Step 18: AI Search Visibility Assessment
For each of your target keywords, check manually in UK Google whether an AI Overview appears. Note:
- Is an AI Overview present for this query?
- Which sites are cited in the AI Overview?
- Are you cited? If not, what do the cited pages have that yours doesn't?
This assessment is manual — it can't be automated reliably at this stage. For high-priority keywords, it's worth the 20 minutes the manual check takes. The AI-based SEO audit approach covers how to use AI tools to speed up other parts of the audit process.
Step 19: Identify Quick Wins and Long-Term Priorities
Group your audit findings by:
- Immediate technical fixes — issues causing indexation problems, canonical errors, Core Web Vitals failures on high-traffic pages
- Content improvements — pages on page 2 that need content quality improvement to move up
- Authority building — if competitor analysis shows you're losing due to backlink gap, what's the link acquisition plan?
- Schema additions — high ROI, relatively low implementation cost
Step 20: Build Your Implementation Roadmap
An audit without a sequenced implementation plan is a research document, not a commercial asset.

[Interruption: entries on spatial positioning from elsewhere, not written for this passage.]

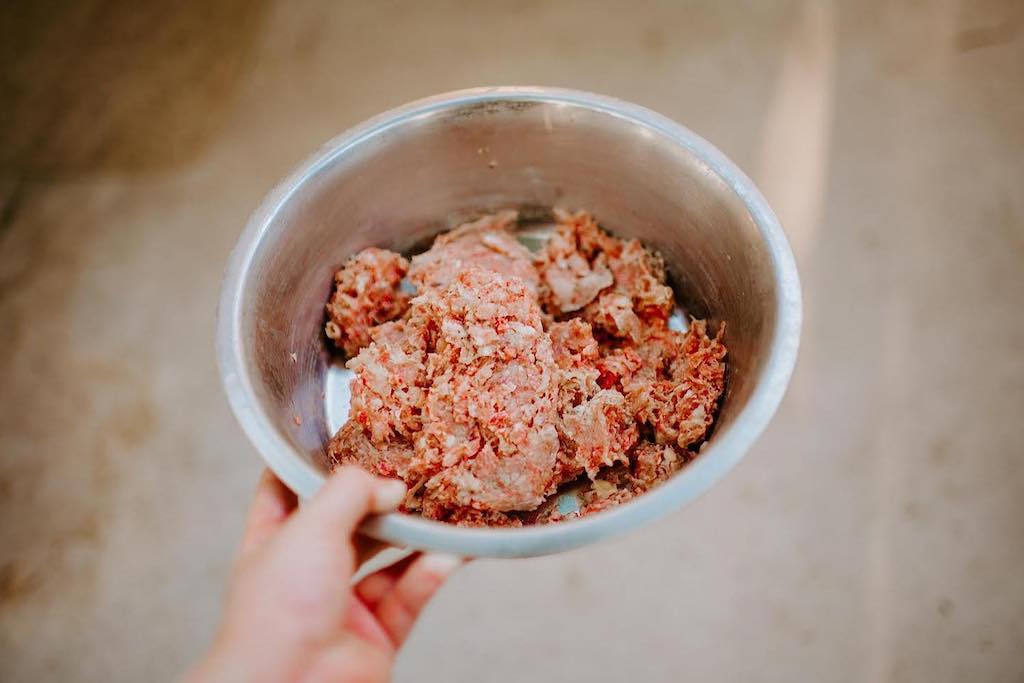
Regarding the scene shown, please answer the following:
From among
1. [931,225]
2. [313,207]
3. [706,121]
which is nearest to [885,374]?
[931,225]

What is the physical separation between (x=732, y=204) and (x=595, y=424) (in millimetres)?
319

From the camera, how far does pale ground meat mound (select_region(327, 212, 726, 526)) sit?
0.88m

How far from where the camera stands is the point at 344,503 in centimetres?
71

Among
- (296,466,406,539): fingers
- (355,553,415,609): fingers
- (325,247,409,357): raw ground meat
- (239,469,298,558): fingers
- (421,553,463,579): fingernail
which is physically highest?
(325,247,409,357): raw ground meat

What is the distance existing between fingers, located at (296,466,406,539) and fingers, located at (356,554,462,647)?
0.13 metres

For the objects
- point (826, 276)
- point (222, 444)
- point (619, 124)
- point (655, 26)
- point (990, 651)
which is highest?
point (655, 26)

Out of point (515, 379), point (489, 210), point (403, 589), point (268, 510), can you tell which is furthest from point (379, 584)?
point (489, 210)

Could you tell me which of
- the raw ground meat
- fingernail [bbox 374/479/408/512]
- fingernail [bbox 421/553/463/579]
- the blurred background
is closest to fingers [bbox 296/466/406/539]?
fingernail [bbox 374/479/408/512]

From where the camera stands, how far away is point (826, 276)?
175 centimetres

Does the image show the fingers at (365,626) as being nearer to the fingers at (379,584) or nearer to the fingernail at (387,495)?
the fingers at (379,584)

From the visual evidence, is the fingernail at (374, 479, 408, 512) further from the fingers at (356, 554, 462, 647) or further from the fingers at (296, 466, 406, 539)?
the fingers at (356, 554, 462, 647)

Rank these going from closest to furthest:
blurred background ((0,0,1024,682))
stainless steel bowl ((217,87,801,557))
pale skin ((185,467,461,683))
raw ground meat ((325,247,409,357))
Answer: pale skin ((185,467,461,683)) < stainless steel bowl ((217,87,801,557)) < raw ground meat ((325,247,409,357)) < blurred background ((0,0,1024,682))

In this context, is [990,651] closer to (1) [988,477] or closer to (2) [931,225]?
(1) [988,477]

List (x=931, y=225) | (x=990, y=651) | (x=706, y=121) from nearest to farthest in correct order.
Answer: (x=990, y=651) < (x=931, y=225) < (x=706, y=121)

Document:
- Month 1: Technical fixes
- Month 2-3: On-page content improvements on priority pages
- Month 4-6: Content creation for keyword gaps, schema additions
- Ongoing: link building, content programme, monitoring
Review performance against your Step 1 baseline at Month 3 and Month 6. If the numbers aren't moving, revisit the prioritisation — either the diagnosis was wrong or the implementation wasn't correct.
Our SEO audit service produces an audit with this structure — findings, prioritised plan, and an ongoing monitoring framework. See also what are SEO audit services for what a properly structured audit delivers.
FAQ: Complete SEO Audit 2026
How long does a complete SEO audit take?
For a site with 100-500 pages, a thorough audit takes 12-20 hours for an experienced practitioner. Larger sites take longer — enterprise sites with 10,000+ pages require proportionally more time for crawl analysis and content sampling. AI tools can compress certain stages.
Do I need all 20 steps for a small UK website?
Not all steps apply equally. A 10-page brochure site doesn't need a crawl budget analysis. A local service business needs the local SEO step but may not need a full backlink audit if it's not actively building links. Focus the depth of each step on what matters for your site type and competitive context.
What should I do with audit findings I can't implement myself?
Prioritise the ones you can implement immediately (fixes within your CMS or GBP). For technical development work (schema, canonical tags, Core Web Vitals fixes), document the requirements clearly and pass them to a developer. For content improvements, create a brief for each page with the specific changes required.